The ancient Greeks played a stringed instrument called a lyre. It was Pythagoras who noticed that, while strings of different lengths produced different notes, the notes sounded best together when the string lengths exhibited a simple whole-number ratio. The simplest nontrivial ratio of whole numbers is 2:1 -- that is, when one string is exactly twice the length of the other. According to NOVA, this ratio is known as an octave. When two notes exactly an octave apart are played together, they end up sounding like the same note, except one's higher and the other's lower. Indeed, the note that's exactly an octave above C is also called C, and any two notes separated by a whole number of octaves are given the same letter. This is true for any stringed instrument -- notice that the twelfth fret of a guitar, the fret that produces a note one octave higher than the original note, is at the midpoint of the string. A violin appears in the episode, played by jazz musician Esperanza Spalding.

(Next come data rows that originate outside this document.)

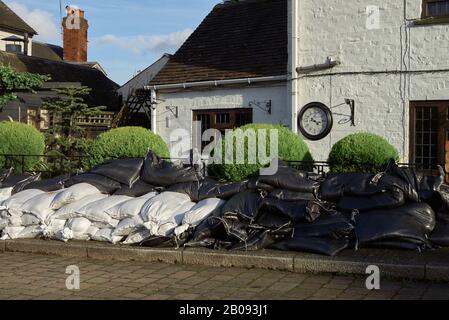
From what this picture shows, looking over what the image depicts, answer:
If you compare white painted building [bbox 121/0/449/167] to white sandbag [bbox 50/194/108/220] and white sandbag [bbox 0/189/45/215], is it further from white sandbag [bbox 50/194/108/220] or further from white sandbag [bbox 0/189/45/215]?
white sandbag [bbox 0/189/45/215]

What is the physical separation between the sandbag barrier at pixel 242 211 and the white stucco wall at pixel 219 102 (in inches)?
250

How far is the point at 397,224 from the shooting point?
6410 millimetres

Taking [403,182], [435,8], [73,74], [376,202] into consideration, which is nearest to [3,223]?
[376,202]

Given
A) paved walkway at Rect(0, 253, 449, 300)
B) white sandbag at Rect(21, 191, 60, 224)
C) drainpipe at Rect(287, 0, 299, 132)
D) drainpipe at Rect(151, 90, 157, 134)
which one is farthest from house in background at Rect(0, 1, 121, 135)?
paved walkway at Rect(0, 253, 449, 300)

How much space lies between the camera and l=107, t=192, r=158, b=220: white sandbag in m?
7.17

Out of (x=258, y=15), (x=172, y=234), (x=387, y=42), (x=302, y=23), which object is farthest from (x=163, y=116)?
(x=172, y=234)

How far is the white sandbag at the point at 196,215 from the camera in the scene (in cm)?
692

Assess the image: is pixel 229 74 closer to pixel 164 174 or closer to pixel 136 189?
pixel 164 174

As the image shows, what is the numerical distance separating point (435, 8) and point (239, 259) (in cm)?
797

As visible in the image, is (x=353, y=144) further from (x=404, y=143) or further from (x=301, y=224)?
(x=301, y=224)

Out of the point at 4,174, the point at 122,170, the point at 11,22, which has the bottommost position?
the point at 4,174

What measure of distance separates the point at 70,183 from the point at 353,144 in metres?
5.04

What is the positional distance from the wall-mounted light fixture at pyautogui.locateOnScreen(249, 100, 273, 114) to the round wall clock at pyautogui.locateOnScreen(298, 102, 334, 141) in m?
1.12

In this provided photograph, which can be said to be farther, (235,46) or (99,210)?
(235,46)
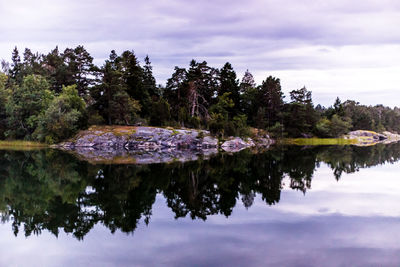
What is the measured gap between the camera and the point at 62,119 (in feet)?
177

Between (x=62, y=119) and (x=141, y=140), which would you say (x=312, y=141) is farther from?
(x=62, y=119)

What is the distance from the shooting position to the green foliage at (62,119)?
54.4 m

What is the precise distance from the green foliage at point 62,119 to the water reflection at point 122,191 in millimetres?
26787

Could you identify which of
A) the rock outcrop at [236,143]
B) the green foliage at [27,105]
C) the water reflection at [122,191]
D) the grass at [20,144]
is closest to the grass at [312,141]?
the rock outcrop at [236,143]

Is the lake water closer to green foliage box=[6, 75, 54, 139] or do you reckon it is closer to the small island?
the small island

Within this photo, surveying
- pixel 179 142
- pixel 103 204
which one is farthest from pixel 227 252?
pixel 179 142

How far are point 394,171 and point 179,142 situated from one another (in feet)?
111

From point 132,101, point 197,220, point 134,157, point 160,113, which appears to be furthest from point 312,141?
point 197,220

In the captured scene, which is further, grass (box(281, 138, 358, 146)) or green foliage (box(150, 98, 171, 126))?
grass (box(281, 138, 358, 146))

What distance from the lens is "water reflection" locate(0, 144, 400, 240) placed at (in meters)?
13.0

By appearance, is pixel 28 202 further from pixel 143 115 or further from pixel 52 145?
pixel 143 115

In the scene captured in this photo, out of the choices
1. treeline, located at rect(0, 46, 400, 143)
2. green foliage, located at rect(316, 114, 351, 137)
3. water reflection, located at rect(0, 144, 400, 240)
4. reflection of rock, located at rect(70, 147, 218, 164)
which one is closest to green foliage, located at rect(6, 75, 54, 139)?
treeline, located at rect(0, 46, 400, 143)

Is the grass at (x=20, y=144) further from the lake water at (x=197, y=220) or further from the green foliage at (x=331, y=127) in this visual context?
the green foliage at (x=331, y=127)

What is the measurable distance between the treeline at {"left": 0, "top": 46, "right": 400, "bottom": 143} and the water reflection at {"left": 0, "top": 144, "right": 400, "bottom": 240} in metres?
29.6
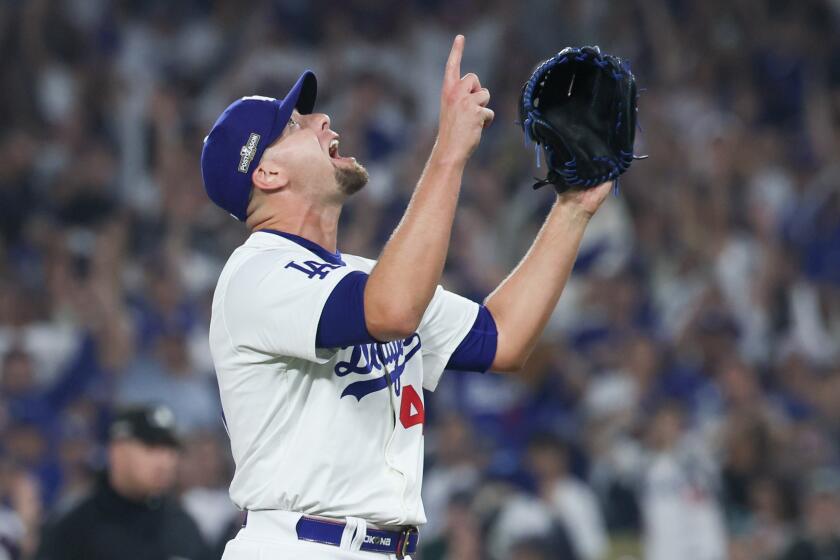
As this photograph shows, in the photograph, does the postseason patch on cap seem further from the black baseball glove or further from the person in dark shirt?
the person in dark shirt

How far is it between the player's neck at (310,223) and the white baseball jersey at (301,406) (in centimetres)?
9

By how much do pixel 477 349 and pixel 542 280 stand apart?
22 centimetres

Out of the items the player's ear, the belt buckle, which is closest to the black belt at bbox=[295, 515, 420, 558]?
the belt buckle

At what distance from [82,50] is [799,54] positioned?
5440 mm

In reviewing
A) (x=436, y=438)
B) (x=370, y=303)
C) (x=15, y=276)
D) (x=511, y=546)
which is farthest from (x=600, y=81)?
(x=15, y=276)

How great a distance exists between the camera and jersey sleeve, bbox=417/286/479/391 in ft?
9.51

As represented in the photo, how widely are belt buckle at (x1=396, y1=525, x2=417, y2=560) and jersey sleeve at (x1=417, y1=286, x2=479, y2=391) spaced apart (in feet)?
1.33

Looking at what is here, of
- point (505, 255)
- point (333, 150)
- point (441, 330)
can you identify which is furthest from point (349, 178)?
point (505, 255)

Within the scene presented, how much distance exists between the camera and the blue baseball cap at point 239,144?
2.79m

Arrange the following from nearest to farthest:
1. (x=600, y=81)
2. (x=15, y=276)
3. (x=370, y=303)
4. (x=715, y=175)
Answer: (x=370, y=303), (x=600, y=81), (x=15, y=276), (x=715, y=175)

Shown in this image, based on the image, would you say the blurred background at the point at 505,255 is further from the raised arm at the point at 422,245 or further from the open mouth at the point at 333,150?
the raised arm at the point at 422,245

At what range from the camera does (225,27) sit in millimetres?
9875

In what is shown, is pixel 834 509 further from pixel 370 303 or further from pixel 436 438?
pixel 370 303

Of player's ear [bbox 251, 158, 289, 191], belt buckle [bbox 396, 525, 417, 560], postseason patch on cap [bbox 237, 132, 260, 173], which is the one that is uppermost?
postseason patch on cap [bbox 237, 132, 260, 173]
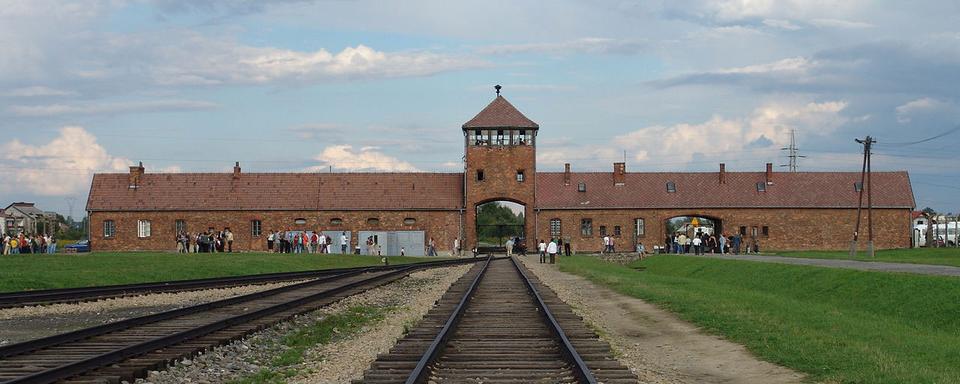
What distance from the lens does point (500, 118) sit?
7581 cm

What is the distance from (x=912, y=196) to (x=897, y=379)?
70.1 m

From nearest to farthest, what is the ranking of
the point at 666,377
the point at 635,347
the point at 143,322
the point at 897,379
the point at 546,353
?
the point at 897,379 < the point at 666,377 < the point at 546,353 < the point at 635,347 < the point at 143,322

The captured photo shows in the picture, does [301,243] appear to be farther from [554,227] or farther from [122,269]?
[122,269]

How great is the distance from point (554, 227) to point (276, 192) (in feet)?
64.5

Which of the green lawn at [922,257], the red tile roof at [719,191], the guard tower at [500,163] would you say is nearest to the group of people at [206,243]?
the guard tower at [500,163]

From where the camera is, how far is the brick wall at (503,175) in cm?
7438

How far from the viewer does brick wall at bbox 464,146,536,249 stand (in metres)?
74.4

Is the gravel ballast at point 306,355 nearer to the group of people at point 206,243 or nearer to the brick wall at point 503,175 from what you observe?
the group of people at point 206,243

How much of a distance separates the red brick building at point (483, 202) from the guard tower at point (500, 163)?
0.23 feet

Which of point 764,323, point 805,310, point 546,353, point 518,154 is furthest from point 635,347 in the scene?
point 518,154

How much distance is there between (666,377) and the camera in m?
11.5

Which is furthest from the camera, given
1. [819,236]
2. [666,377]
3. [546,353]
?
[819,236]

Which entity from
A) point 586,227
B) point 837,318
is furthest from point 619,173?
point 837,318

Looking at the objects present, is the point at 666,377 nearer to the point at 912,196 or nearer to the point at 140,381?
the point at 140,381
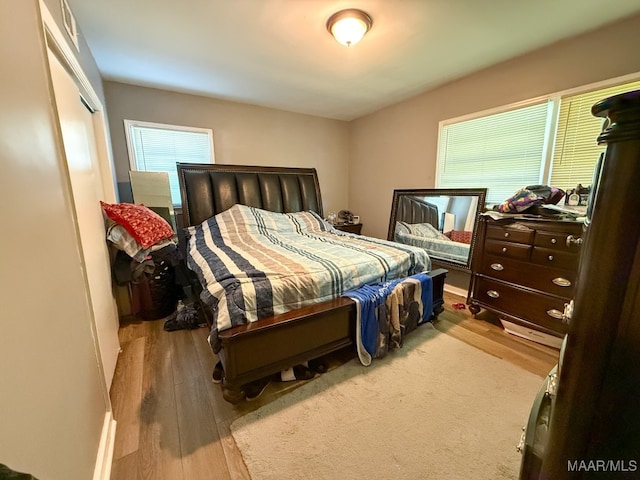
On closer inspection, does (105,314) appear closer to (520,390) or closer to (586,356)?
(586,356)

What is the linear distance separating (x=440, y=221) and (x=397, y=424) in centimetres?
244

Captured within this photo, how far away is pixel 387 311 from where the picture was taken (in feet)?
6.38

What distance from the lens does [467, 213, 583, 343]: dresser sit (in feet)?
6.26

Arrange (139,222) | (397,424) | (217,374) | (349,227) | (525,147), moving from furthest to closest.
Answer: (349,227), (525,147), (139,222), (217,374), (397,424)

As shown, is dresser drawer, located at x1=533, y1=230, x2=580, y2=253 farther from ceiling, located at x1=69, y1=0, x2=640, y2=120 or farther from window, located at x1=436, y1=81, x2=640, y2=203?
ceiling, located at x1=69, y1=0, x2=640, y2=120

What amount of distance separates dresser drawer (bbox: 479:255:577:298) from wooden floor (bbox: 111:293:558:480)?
1.53ft

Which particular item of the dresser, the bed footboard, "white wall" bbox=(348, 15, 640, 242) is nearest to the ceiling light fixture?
"white wall" bbox=(348, 15, 640, 242)

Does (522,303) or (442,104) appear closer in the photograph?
(522,303)

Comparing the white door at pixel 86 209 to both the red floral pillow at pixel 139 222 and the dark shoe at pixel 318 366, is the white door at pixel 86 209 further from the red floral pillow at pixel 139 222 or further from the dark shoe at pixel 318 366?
the dark shoe at pixel 318 366

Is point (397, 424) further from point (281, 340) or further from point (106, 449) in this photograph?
point (106, 449)

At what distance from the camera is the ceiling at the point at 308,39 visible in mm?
1793

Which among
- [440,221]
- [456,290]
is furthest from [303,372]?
[440,221]

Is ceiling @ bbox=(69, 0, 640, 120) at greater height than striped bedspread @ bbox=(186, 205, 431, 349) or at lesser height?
greater

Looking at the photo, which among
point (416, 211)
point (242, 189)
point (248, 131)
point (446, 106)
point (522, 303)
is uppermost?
point (446, 106)
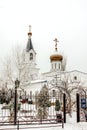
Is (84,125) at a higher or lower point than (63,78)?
lower

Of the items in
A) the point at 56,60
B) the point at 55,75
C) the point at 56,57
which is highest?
the point at 56,57

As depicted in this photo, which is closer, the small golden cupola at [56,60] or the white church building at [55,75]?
the white church building at [55,75]

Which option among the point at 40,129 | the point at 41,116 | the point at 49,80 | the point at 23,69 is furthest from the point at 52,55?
the point at 40,129

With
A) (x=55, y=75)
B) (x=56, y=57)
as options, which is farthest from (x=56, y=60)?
(x=55, y=75)

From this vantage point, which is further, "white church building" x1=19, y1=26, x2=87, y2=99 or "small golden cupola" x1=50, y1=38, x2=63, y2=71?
"small golden cupola" x1=50, y1=38, x2=63, y2=71

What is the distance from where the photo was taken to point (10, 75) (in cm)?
3064

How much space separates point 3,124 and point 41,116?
2331 millimetres

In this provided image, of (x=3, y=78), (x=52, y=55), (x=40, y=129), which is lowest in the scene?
(x=40, y=129)

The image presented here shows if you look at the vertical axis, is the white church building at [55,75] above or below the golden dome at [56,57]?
below

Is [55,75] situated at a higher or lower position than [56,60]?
lower

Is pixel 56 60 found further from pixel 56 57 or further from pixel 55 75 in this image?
pixel 55 75

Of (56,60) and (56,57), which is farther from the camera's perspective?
(56,60)

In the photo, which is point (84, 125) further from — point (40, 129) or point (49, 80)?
point (49, 80)

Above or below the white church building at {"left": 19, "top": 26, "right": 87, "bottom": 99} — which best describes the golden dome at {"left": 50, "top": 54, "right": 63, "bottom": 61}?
above
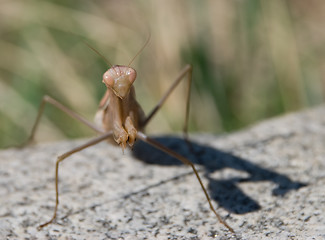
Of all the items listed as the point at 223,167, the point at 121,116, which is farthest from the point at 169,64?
the point at 121,116

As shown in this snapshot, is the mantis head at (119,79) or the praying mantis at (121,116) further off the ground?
the mantis head at (119,79)

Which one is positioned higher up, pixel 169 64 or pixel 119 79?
pixel 169 64

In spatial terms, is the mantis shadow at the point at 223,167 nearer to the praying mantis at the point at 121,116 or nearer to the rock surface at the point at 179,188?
the rock surface at the point at 179,188

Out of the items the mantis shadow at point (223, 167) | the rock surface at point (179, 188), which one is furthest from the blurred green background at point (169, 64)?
the mantis shadow at point (223, 167)

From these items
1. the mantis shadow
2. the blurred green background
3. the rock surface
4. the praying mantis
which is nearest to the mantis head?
the praying mantis

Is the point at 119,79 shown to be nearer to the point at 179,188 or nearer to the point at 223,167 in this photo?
the point at 179,188

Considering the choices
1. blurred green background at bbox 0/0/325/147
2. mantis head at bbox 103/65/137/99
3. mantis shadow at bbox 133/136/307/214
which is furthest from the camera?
blurred green background at bbox 0/0/325/147

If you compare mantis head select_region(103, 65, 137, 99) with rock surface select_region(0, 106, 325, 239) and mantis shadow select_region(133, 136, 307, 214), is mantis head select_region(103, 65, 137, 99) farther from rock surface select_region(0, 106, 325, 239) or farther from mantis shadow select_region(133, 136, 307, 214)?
mantis shadow select_region(133, 136, 307, 214)
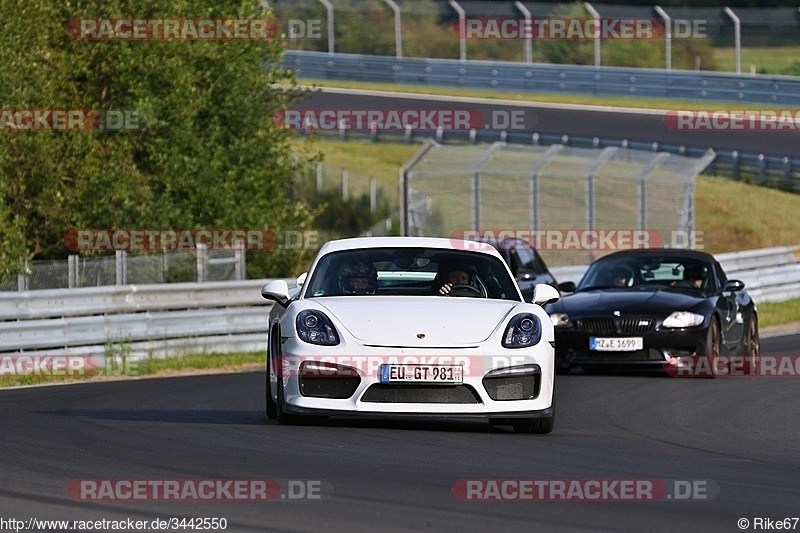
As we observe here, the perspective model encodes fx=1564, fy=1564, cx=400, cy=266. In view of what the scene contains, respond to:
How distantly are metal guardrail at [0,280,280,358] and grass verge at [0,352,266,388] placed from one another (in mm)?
122

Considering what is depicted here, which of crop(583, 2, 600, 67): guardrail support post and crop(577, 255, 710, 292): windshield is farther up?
crop(583, 2, 600, 67): guardrail support post

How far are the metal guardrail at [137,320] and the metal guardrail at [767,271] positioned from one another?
8.90 m

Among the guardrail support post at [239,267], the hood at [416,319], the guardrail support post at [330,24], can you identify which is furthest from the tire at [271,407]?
the guardrail support post at [330,24]

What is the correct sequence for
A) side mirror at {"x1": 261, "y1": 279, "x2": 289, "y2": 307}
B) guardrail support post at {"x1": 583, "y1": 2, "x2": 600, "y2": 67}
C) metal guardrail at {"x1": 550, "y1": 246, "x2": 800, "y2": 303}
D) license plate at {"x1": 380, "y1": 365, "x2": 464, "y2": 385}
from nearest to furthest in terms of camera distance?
license plate at {"x1": 380, "y1": 365, "x2": 464, "y2": 385}
side mirror at {"x1": 261, "y1": 279, "x2": 289, "y2": 307}
metal guardrail at {"x1": 550, "y1": 246, "x2": 800, "y2": 303}
guardrail support post at {"x1": 583, "y1": 2, "x2": 600, "y2": 67}

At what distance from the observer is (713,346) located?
15.6m

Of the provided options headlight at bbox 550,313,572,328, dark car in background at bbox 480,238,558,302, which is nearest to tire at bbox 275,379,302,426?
headlight at bbox 550,313,572,328

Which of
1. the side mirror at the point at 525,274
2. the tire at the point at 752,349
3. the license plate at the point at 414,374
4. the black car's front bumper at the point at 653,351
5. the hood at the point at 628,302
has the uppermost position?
the license plate at the point at 414,374

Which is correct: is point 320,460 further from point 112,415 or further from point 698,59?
point 698,59

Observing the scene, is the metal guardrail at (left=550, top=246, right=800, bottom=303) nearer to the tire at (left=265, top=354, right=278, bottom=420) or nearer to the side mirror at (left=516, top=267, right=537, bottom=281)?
the side mirror at (left=516, top=267, right=537, bottom=281)

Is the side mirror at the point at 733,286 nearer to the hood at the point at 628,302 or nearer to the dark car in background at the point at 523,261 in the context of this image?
the hood at the point at 628,302

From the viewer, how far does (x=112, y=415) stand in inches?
448

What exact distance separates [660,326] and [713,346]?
26.4 inches

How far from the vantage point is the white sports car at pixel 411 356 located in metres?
9.66

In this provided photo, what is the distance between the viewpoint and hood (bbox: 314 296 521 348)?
31.8 ft
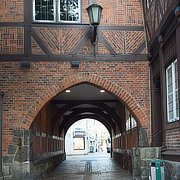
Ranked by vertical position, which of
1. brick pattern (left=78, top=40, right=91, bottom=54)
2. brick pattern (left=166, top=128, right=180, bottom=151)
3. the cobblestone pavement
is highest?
brick pattern (left=78, top=40, right=91, bottom=54)

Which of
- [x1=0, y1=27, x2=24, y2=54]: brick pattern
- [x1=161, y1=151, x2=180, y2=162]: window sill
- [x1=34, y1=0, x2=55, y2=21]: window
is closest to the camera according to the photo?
[x1=161, y1=151, x2=180, y2=162]: window sill

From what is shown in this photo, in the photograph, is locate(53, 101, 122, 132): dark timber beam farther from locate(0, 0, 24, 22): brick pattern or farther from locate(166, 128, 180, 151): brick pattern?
locate(166, 128, 180, 151): brick pattern

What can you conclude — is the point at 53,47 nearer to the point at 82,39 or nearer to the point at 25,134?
the point at 82,39

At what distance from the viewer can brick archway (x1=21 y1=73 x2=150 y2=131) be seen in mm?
10477

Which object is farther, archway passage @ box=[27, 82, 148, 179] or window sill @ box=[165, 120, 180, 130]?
archway passage @ box=[27, 82, 148, 179]

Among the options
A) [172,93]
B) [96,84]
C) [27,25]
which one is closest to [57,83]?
[96,84]

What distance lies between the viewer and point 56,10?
11.1 m

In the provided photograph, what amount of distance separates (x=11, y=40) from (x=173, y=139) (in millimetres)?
5681

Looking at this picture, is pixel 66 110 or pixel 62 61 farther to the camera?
pixel 66 110

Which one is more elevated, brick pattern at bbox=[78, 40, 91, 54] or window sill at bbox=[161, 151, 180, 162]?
brick pattern at bbox=[78, 40, 91, 54]

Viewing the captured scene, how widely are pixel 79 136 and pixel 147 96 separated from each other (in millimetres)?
32133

The next simple ratio mentioned by Spalding is 3:2 -- that is, the longer string is half again as long as the shorter string. This interval is called a perfect fifth. The note a perfect fifth above C is G. So notice that we already have two of the three notes of the C chord, the C and the G.
The next simple ratio mentioned by Spalding is 4:3 -- that is, the longer string is a third again as long as the shorter string. This interval is called a perfect fourth. The note a perfect fourth about C is F. This gives us the three Pythagorean intervals -- the octave, the perfect fifth, and the perfect fourth.
Musicians are familiar with the circle of fifths. We begin at C and move up a perfect fifth to G. Then we move up another perfect fifth to D, and then to A, then to E, and so on. After twelve steps on the circle of fifths, we return back to C again -- or so we are told. That is, twelve perfect fifths are declared to be equal to a whole number of octaves -- seven, as it turns out.
But what exactly are seven octaves? Notice that one octave is 2:1, two octaves are 4:1, three octaves are 8:1, and so on. Since these are ratios, they must be multiplied, not added, just as performing a dilation with scale factor 2 thrice gives a figure that is eight times the original. So seven octaves are the ratio 128:1.
Now let's try twelve perfect fifths. Each fifth is 3:2, so twelve of them would be 531441:4096, which is not exactly 128:1. Cross multiplying these ratios would give 531441 = 524288, which is false. And we shouldn't be surprised that twelve fifths don't actually equal seven octaves. Since combining musical intervals amounts to multiplying, breaking them up amounts to factoring -- and we can't factor the same interval in two different ways (i.e., as seven octaves and twelve fifths) for the same reason that we can't factor the same number in two different ways -- this would violate the Fundamental Theorem of Arithmetic. The "equation" 531441 = 524288 states that a power of three equals a power of two, which is impossible.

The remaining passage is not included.